Some trees have phases that depend on fire. The long leaf pine has a grass phase where it just looks like grass for a few years and stores energy in its roots. When a fire comes through and burns the above ground part, it will grow 3-4 feet in a few months.
I had to look this up as it sounded unusual, but looking at the younh plant it is basically a small trunk covered in long floppy pine leaves/needles that superficially looks like a clump of grass at first. I suspect there’s no evolutionary advantage to looking like grass, but storing up energy before growing upwards makes sense if there’s a periodic fire risk with each fire risk period being over a couple of years. Also handy for dealing with browsing pressure from particulary hungry critters following a fire.
The long leaf pine has a grass phase where it just looks like grass
Trees are weird, because phylogenetically there is no such thing as trees. As in: there is no single branch of the evolutionary tree where trees split off from other plants and there’s just an entire branch of different trees. Instead, different plants in separate parts of the evolutionary tree evolved into trees, and sometimes back into non-tree plants, and sometime even back into trees again. So a tree that spends part of its lifecycle as grass is par for the course.
Yup. I always wondered what evolutionary advantage resulted in that type of thing happening. Now it feels a bit obvious, although of course nature is crazy complex, so now I wonder what other environmental factors would also lead to that sorta stuff happening. But if there’s deadwood piled up to the point it would choke off new growth, obviously don’t reproduce until it burns away.

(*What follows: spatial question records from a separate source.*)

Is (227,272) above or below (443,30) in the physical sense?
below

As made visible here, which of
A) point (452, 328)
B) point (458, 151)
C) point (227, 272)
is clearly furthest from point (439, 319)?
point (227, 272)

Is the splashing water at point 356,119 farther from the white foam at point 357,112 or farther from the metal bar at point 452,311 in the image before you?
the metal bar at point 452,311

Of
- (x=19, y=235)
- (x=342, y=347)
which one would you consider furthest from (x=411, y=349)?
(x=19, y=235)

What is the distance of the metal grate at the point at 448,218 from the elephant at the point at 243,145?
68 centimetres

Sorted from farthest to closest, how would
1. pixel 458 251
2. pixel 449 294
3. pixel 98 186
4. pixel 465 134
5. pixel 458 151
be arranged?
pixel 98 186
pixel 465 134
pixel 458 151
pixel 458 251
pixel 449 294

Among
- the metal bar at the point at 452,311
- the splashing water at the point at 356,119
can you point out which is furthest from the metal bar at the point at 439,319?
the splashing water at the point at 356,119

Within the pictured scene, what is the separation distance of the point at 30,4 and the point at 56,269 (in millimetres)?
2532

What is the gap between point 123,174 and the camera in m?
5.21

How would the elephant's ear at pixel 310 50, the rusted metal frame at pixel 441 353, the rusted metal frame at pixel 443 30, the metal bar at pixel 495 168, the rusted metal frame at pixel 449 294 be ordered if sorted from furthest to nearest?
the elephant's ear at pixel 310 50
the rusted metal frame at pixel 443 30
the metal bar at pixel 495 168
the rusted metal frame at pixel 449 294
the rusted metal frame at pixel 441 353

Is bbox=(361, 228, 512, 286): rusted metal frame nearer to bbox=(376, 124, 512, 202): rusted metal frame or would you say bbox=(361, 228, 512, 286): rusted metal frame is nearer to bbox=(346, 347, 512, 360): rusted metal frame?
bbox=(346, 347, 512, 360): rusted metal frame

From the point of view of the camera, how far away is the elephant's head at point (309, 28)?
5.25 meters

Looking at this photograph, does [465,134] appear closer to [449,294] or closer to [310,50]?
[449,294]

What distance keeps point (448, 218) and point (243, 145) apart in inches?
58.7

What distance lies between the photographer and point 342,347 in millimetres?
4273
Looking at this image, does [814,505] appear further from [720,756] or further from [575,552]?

I remember in the early days of Ultima Online the game would allow persistence of things dropped, and it got so bad people were asking each other to help pick up and destroy “trash” because it lagged the servers. I can’t recall why that couldn’t be quickly patched or how long it lasted.
Well, in programming, garbage cleanup routines (which are important so data in memory that’s no longer needed is released - get it wrong and you either have a memory leak where the longer your app runs the more RAM it consumes, or you have bizarre bugs that are hard to replicate cause memory was released early) in general are actually quite tricky to get right, so usually you use APIs built into whatever programming language you’re using. You don’t have that luxury inside a video game’s environment. Imagine if they got it wrong and your character is mistakenly treated as some dead monster and poof it’s gone.
I think it was just a missed problem, as so many updates are for. Later games that I played would do something as simple as a timer attached to a dropped item to then force removal (including your old corpses). But I saw the mention of persistence in the post and the UO trash dilemma came to mind.
Oh it could easily have been that. I’m no expert at programming, but I know enough to be aware of some of the weird things that you gotta get right behind the scenes. There’s a lot of moving parts that gotta stay synchronized, more than a lot of folks realize.
Edit: I guess in other words, just cause it sounds simple and straightforward does not mean it is easy to implement. In fact, the opposite can often be true in that there may be surprisingly complex things needed under the hood to make sure the visible result “just works”.
old lady from the Titanic -meme
It’s been 60 million years
Is chemical energy more readily available from plastics than from wood? You’d have to imagine it is if evolution is adapting these timescales.
with wood, the problem was with lignin which is tightly crosslinked, meaning that it’s insoluble and organism willing to eat it has to secrete some enzymes to break it down in smaller bits that can be absorbed
depending on plastic, this first step might be easier or even happening on its own. there are already bacteria that feed on nylon but nylon starting materials are easier to digest for them
Wasn’t there some effort to guide that particular evolution? Or was it really just one of those,“holy shit look at this” discoveries?
Now my curiosity is piqued; I may have to look that up later today.